In this later case, they increased activity of the glycolysis enzyme phosphoglycerate kinase 1 (PGK1) using Terazosin in zebrafish, mouse and ESC-derived motor neuron models of ALS. Multiple disease phenotypes were assessed to determine the therapeutic potential of this approach, including axon growth and motor behaviour, survival and cell death following oxidative stress.
The scientists found that targeting PGK1, indeed modulates motor neuron vulnerability in vivo. In zebrafish models of ALS, overexpression of PGK1 rescued motor axon phenotypes and improved motor behaviour.
Terazosin treatment extended survival, improved motor phenotypes and increased motor neuron number in Thy1-hTDP-43 mice.
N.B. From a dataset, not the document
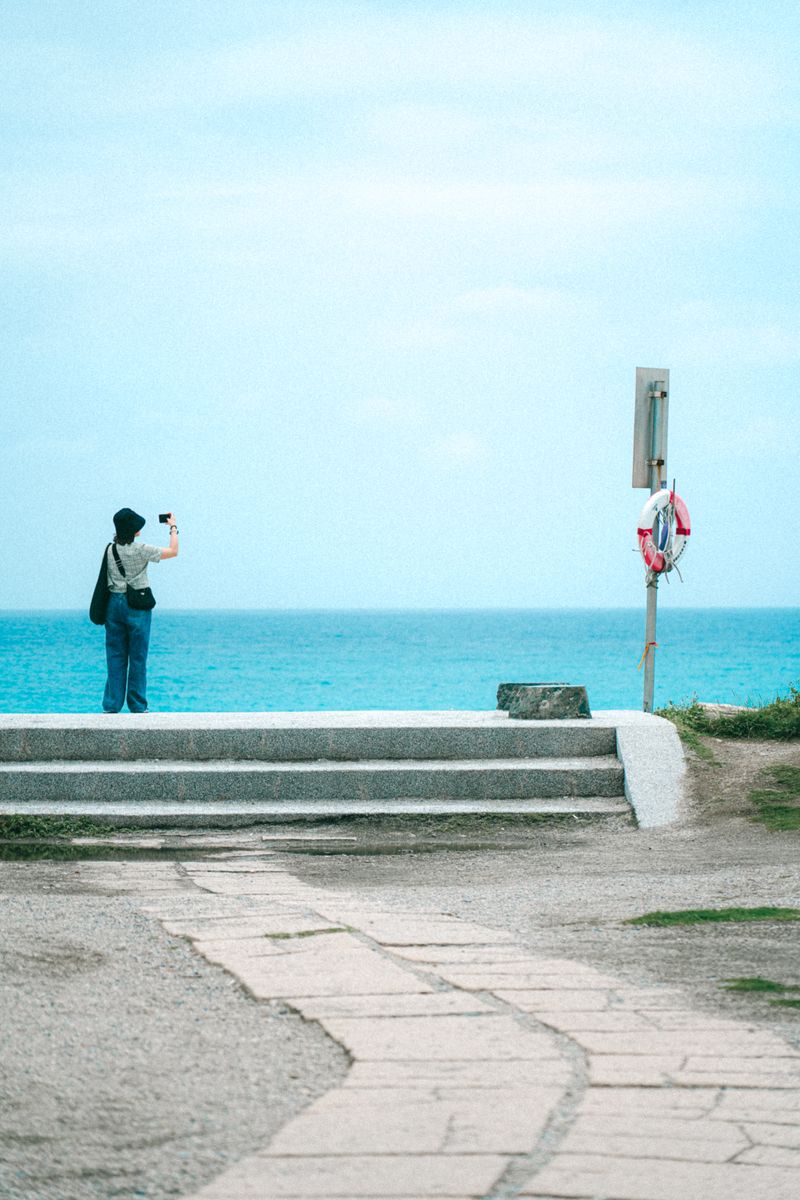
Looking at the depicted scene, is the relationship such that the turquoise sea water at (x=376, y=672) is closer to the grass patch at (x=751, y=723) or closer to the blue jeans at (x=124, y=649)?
the grass patch at (x=751, y=723)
In ESC-derived motor neurons expressing TDP-43M337V, Terazosin protected against oxidative stress-induced cell death and increased basal glycolysis rates, while rescuing stress granule assembly.
The team is now inviting 50 patients from the Oxford MND Care and Research Centre to participate in a feasibility study to examine the impact of terazosin on key indicators of disease progression. If this proves successful and if they find financial sponsors, they will look to move forward into a full clinical trial.
As usual, ALS mice models are not realistic, they live only 25 days when an healthy mouse lives 2 years (30 times more). As ALS in humans strikes mostly after 50 years old, a realistic mice model should live 14 months before being ill. Indeed this would create insanely long experiments, slow publication rates, and it would be costly. As in the old joke, scientists prefer to look where it's easy even if they know that current neurodegenerative diseases mice models are useless.
Let's cross our fingers, who knows, this time it may work.